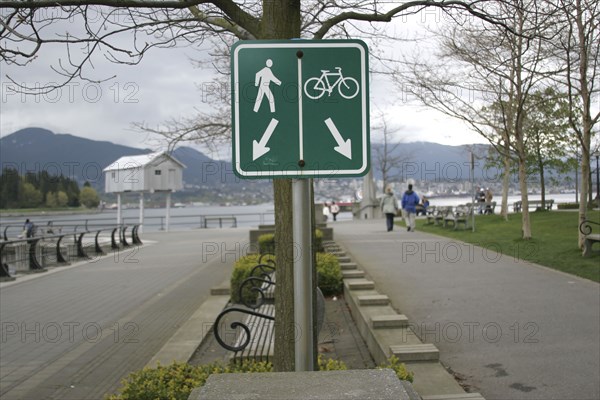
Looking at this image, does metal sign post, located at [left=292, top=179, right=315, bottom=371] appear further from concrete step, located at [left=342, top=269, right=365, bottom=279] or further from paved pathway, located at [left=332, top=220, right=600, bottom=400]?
concrete step, located at [left=342, top=269, right=365, bottom=279]

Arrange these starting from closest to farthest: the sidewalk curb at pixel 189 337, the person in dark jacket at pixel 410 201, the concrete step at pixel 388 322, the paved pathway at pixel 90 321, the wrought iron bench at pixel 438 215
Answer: the paved pathway at pixel 90 321 < the sidewalk curb at pixel 189 337 < the concrete step at pixel 388 322 < the person in dark jacket at pixel 410 201 < the wrought iron bench at pixel 438 215

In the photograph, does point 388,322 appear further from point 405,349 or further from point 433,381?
point 433,381

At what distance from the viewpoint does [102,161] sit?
43750 mm

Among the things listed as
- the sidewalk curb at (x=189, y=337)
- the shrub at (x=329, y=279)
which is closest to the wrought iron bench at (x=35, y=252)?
the sidewalk curb at (x=189, y=337)

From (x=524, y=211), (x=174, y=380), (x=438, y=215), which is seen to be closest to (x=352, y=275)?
(x=174, y=380)

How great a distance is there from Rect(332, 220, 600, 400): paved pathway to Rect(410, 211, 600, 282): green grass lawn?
0.52m

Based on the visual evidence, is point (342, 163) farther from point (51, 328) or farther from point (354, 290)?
point (51, 328)

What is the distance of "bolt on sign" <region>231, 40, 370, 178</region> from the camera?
2572mm

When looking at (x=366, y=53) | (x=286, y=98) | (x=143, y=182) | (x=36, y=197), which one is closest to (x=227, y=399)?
(x=286, y=98)

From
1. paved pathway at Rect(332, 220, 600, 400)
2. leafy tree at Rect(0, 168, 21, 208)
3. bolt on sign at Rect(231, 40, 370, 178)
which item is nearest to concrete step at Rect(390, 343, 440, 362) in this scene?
paved pathway at Rect(332, 220, 600, 400)

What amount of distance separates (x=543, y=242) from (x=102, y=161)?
3374 centimetres

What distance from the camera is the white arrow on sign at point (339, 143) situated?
258 centimetres

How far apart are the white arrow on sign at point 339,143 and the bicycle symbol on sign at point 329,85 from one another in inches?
5.0

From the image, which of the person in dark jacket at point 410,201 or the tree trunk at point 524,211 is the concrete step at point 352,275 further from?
the person in dark jacket at point 410,201
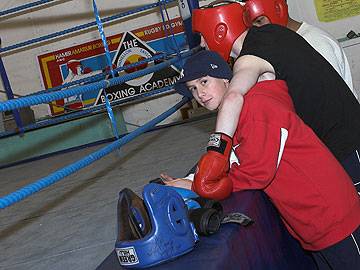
────
### AIM OF THE TASK
Reproduce all of the material above word for word, leaving out the pictures.

### TASK ANSWER
Looking at this image, does metal sign post, located at [left=292, top=179, right=315, bottom=371] appear further from concrete step, located at [left=342, top=269, right=365, bottom=279] or further from paved pathway, located at [left=332, top=220, right=600, bottom=400]?
concrete step, located at [left=342, top=269, right=365, bottom=279]

Arrange these starting from closest to farthest: the sidewalk curb at pixel 189 337, the person in dark jacket at pixel 410 201, the concrete step at pixel 388 322, the paved pathway at pixel 90 321, the wrought iron bench at pixel 438 215
Answer: the paved pathway at pixel 90 321 < the sidewalk curb at pixel 189 337 < the concrete step at pixel 388 322 < the person in dark jacket at pixel 410 201 < the wrought iron bench at pixel 438 215

In the photograph, does point 388,322 appear further from point 405,349 or further from point 433,381?
point 433,381

At what distance from the viewpoint does [102,161] sit?
43750 mm

Among the things listed as
- the sidewalk curb at (x=189, y=337)
- the shrub at (x=329, y=279)
which is closest to the wrought iron bench at (x=35, y=252)?
the sidewalk curb at (x=189, y=337)

From (x=524, y=211), (x=174, y=380), (x=438, y=215), which is seen to be closest to (x=352, y=275)?
(x=174, y=380)

How great a distance is there from Rect(332, 220, 600, 400): paved pathway to Rect(410, 211, 600, 282): green grass lawn?
0.52m

Based on the visual evidence, is point (342, 163) farther from point (51, 328) or farther from point (354, 290)?
point (51, 328)

What is the distance of "bolt on sign" <region>231, 40, 370, 178</region> from the camera?
2572mm

When looking at (x=366, y=53) | (x=286, y=98) | (x=143, y=182) | (x=36, y=197), which one is closest to (x=227, y=399)?
(x=286, y=98)

From
1. paved pathway at Rect(332, 220, 600, 400)
2. leafy tree at Rect(0, 168, 21, 208)
3. bolt on sign at Rect(231, 40, 370, 178)
which item is nearest to concrete step at Rect(390, 343, 440, 362) in this scene?
paved pathway at Rect(332, 220, 600, 400)

What amount of distance separates (x=543, y=242) from (x=102, y=161)?
3374 centimetres

What distance from the camera is the white arrow on sign at point (339, 143) situated?
258 centimetres

How far apart are the white arrow on sign at point 339,143 and the bicycle symbol on sign at point 329,85 from one another in inches?
5.0

From the image, which of the person in dark jacket at point 410,201 or the tree trunk at point 524,211 is the concrete step at point 352,275 further from?
the person in dark jacket at point 410,201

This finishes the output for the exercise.